**Selected text**
The first step in making this choice is to understand the similarities and differences between the two retirement savings vehicles. Both of them will give you a tax advantaged opportunity to invest for your retirement. Both will allow for your investments to grow tax free. Both are only available through employer sponsored plans, and should share the same investment options. Ideally, they also involve employer matches, which, depending on how you look at it, is free money, or money you are entitled to as part of your overall compensation package that you should take advantage of. 

But what are the differences? Well, the essential difference between Roth and Traditional contributions is when you pay taxes on the money invested in the account. In the case of the Traditional 401k, the more common option of the two, your contributions are referred to as pre-tax, or tax deferred. That means that if you make $100,000 in 2021, and you contribute $10,000 to your 401k, you’ll only be taxed on $90,000 in income. However, all income is taxed at some point, and retirement contributions are no different. With Traditional contributions, you’ll be responsible for paying income taxes on your withdrawals in retirement, at whatever your income tax rate is at that time.

Roth 401ks, on the other hand, are tax advantaged on the other side. The contributions are made post tax with money that you have already paid taxes on. Since you’ve settled your bill with Uncle Sam up front, you won’t be taxed on that money when you retire. A lot of people would argue that tax rates are more likely to go up than down, so you are better off paying tax now than later when they might be higher. 

So which is right for you? That depends on a few things.

  1. If you think that your income (and therefore tax burden) will be higher in retirement than it is right now, then a Roth might be right for you. By taking advantage of the Roth, you’ve locked yourself into your lower income tax rate, forever. Conversely, if you’re predicting a retirement income that is leaner than what your salary currently supports, it may make sense to wait and pay lower taxes later on.

  2. If cash is tight for you right now, the pre-tax Traditional 401k option might be the best choice. For instance, if you invest $500 per month in a Traditional 401k, your paycheck will only take a $400 hit (assuming a tax rate of 25%). If you contribute the same amount to a Roth 401k, you’ll be out $625: the $500 contribution, plus the income taxes you pay upfront.

Entries from a collection
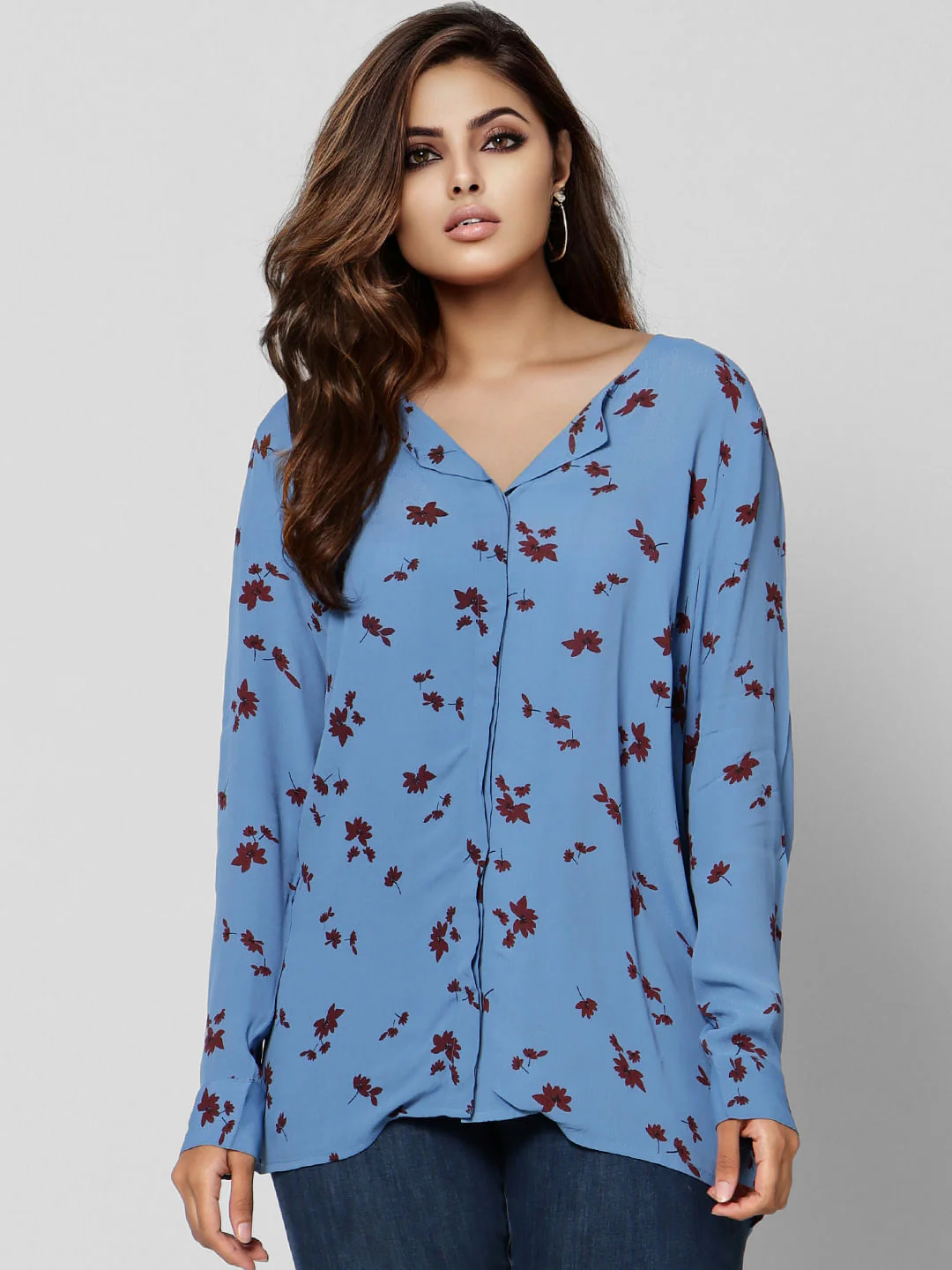 Curve Blue All Over Print Full Sleeves Top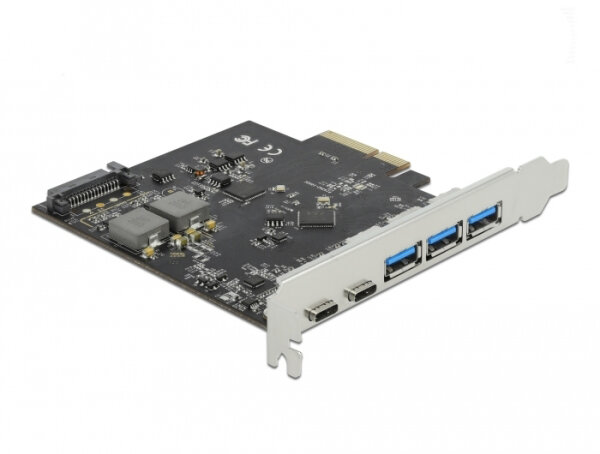 DELOCK PCI Express x4 Karte zu 2x USB Type-C + 3x USB Typ-A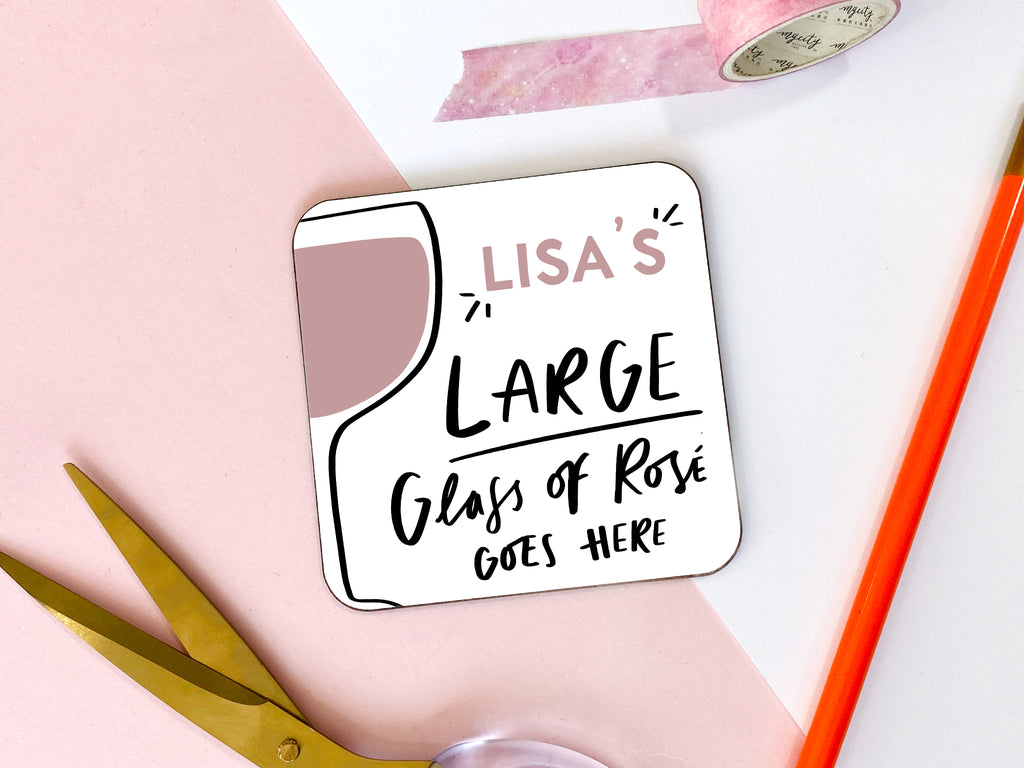 Personalised Large Glass Of Rose Wine Goes Here Coaster Wine Lover Gift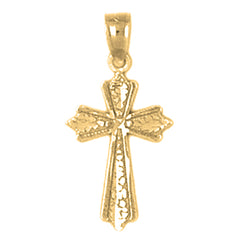 14K or 18K Gold Budded Cross Pendant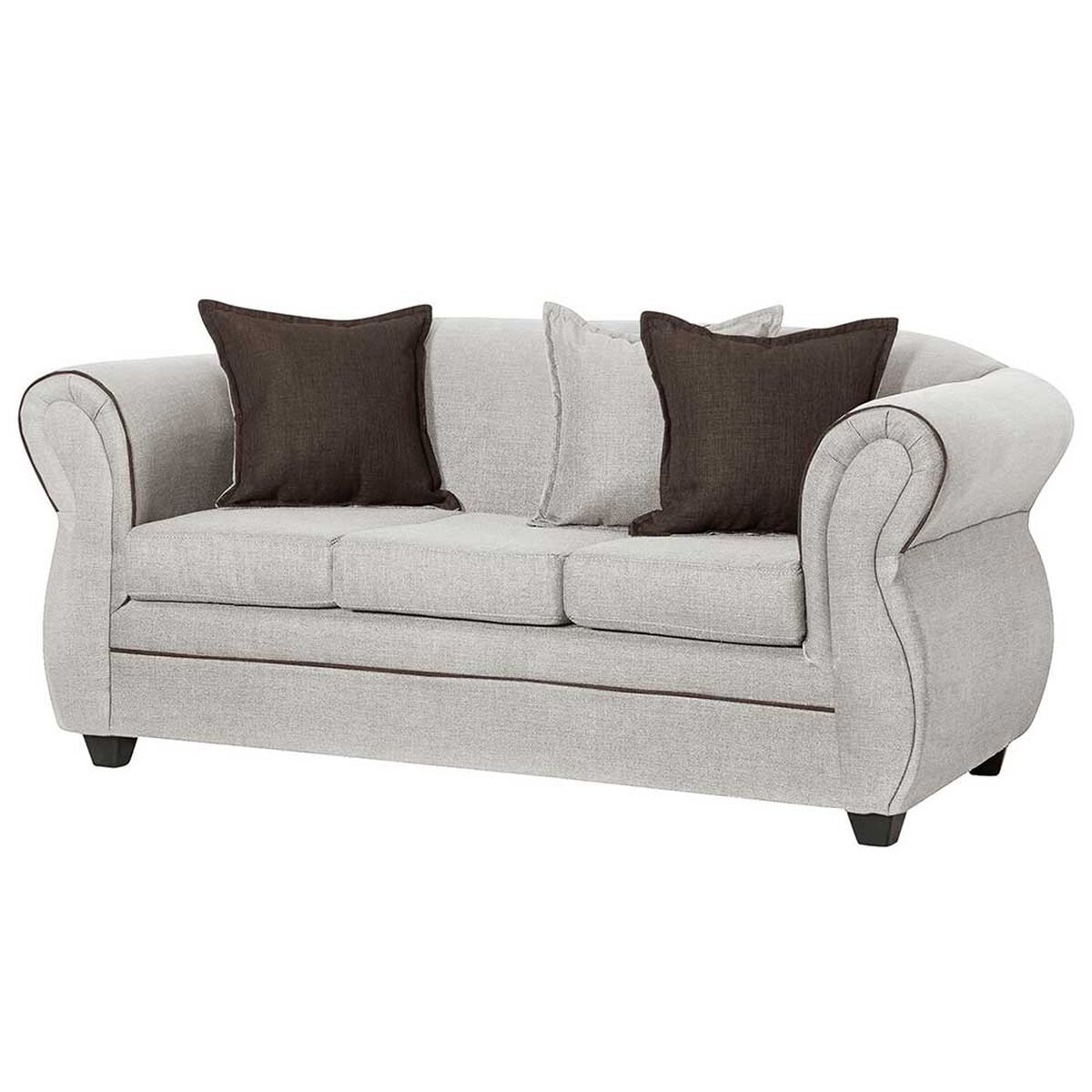 Juego de Living Black Factory Emili Sofá 3 Cuerpos + Dos Sillones 1 Cuerpo Crema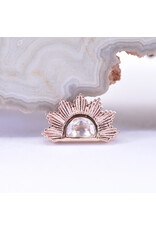 BVLA Himalia with Faceted Rainbow Moonstone in 14k Rose Gold 16g Threaded End by BVLA!
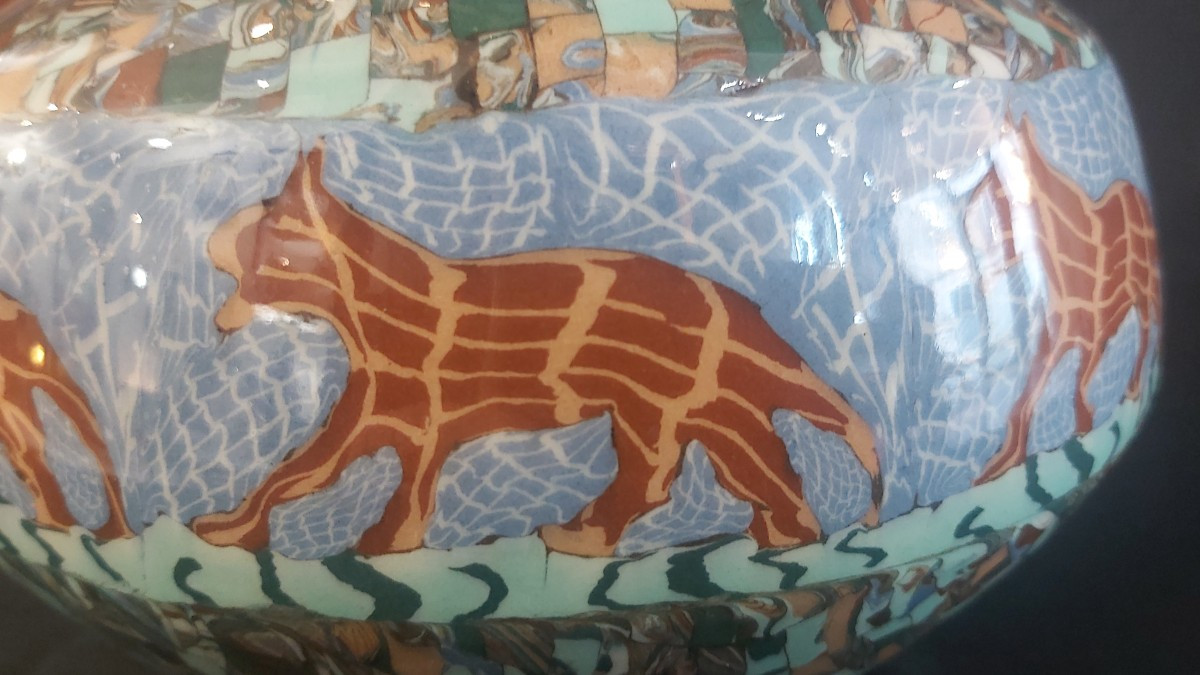 Vallauris Vase By Jean Gerbino In "mosaiced Earthenware" Mid-20th Century.-photo-1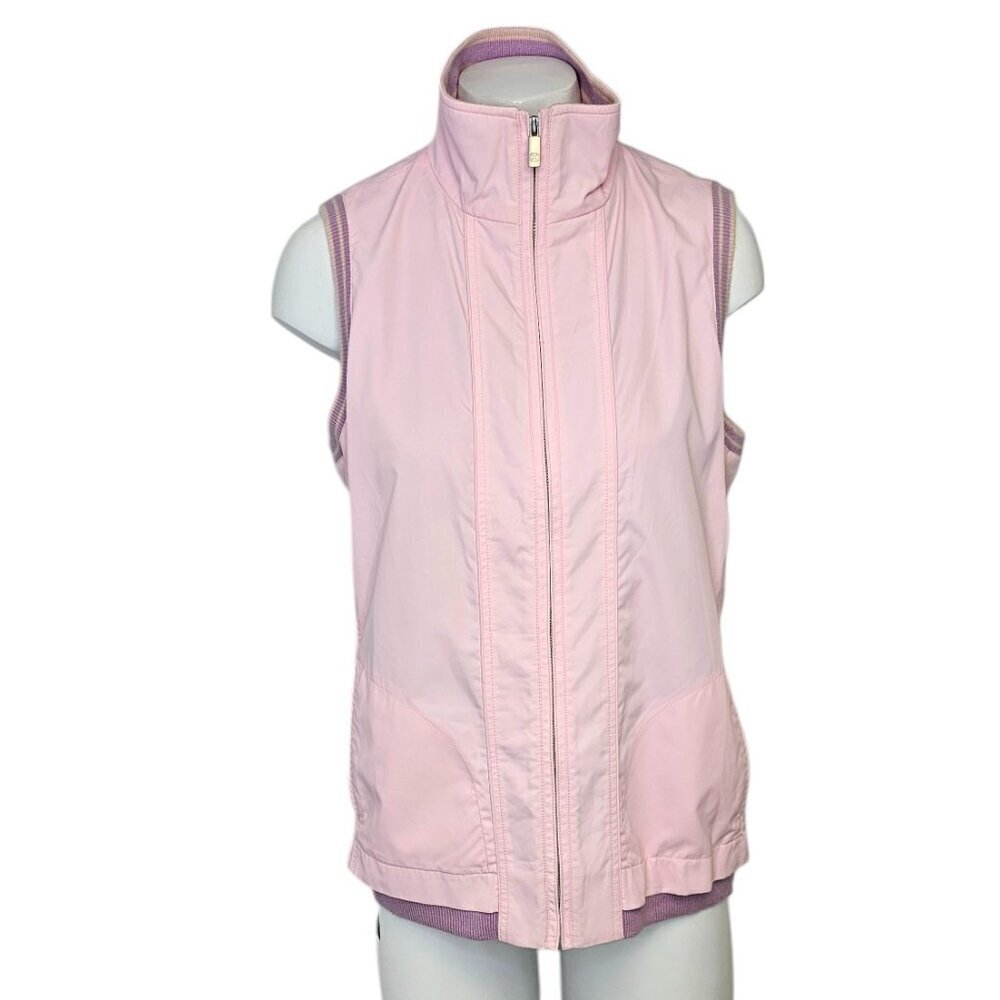 KNC Cashmere Womens 100% Cashmere Lined Zip Up Vest, Pink, Purple, Size Small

**Activity**
Turn the paragraph of the 401k text beginning "The first step in making this choice" into a short bulleted list that keeps its main facts.

**Solution**
- The first step is understanding how the two retirement savings vehicles are alike and how they differ.
- Both offer a tax-advantaged way to invest for retirement.
- Both let investments grow tax free.
- Both are available only through employer-sponsored plans and should share the same investment options.
- Ideally, both include employer matches. These are either free money or part of your overall compensation, and you should take advantage of them.